Feb 13, 2018 08:01AM ● Published by Editor

One of the first of 10 caribou from Michipicoten Island, near Wawa is relocated 130 km north to Slate Islands in January. There is another mission this week to move as many as six caribou from Michipicoten to nearby Caribou Island. (MNRF/ supplied)


Southernmost caribou herd in the world facing possible extinction. By Erik White , CBC News Posted: February 13, 2018 

Caribou Island got its name in the 1700s when passing sailors noticed it was teeming with the animals.

But it wasn't long before there were no caribou left on Caribou Island.

The same happened with the rest of the Lake Superior basin, to the point that there are only a handful of a once plentiful herd left.

And now the remote island very close to the U.S. border, could be the place where Lake Superior Caribou launch their big comeback.

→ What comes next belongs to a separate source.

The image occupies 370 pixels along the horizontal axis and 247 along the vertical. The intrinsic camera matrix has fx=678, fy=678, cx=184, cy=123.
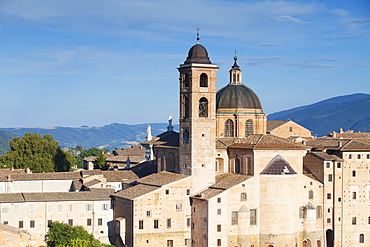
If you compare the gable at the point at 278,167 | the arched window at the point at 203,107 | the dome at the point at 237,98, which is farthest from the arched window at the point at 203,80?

Crews from the Ministry of Natural Resources and Michipicoten First Nation are planning to use a helicopter to transport as many as six caribou there from Michipicoten Island, 35 kilometres to the north.

Last month, the MNR successfully moved nine caribou from Michipicoten, where a herd that once numbered in the hundreds has been devoured by wolves, to the Slate Islands 130 kilometres to the north.

'Back-up' caribou population

Michipicoten First Nation lands and resources coordinator Leo Lepiano says the goal is to have a second herd that could be used to reintroduce caribou to Michipicoten Island and perhaps the mainland.

"The plan is basically to establish a back-up population. Whether we'll be able to capture any is not a certainty at this point," says Lepiano.

He says Caribou Island, which is owned by a private American conservancy foundation, is one of the most remote spots on Superior, where the herd is unlikely to be threatened by wolves or other predators.

Lepiano says caribou are culturally very important to his community, but very few people in Michipicoten have ever seen one.

"A big part of wanting to do this project is wanting to reconnect youth to the landscape and the importance of science and monitoring for stewardship," he says.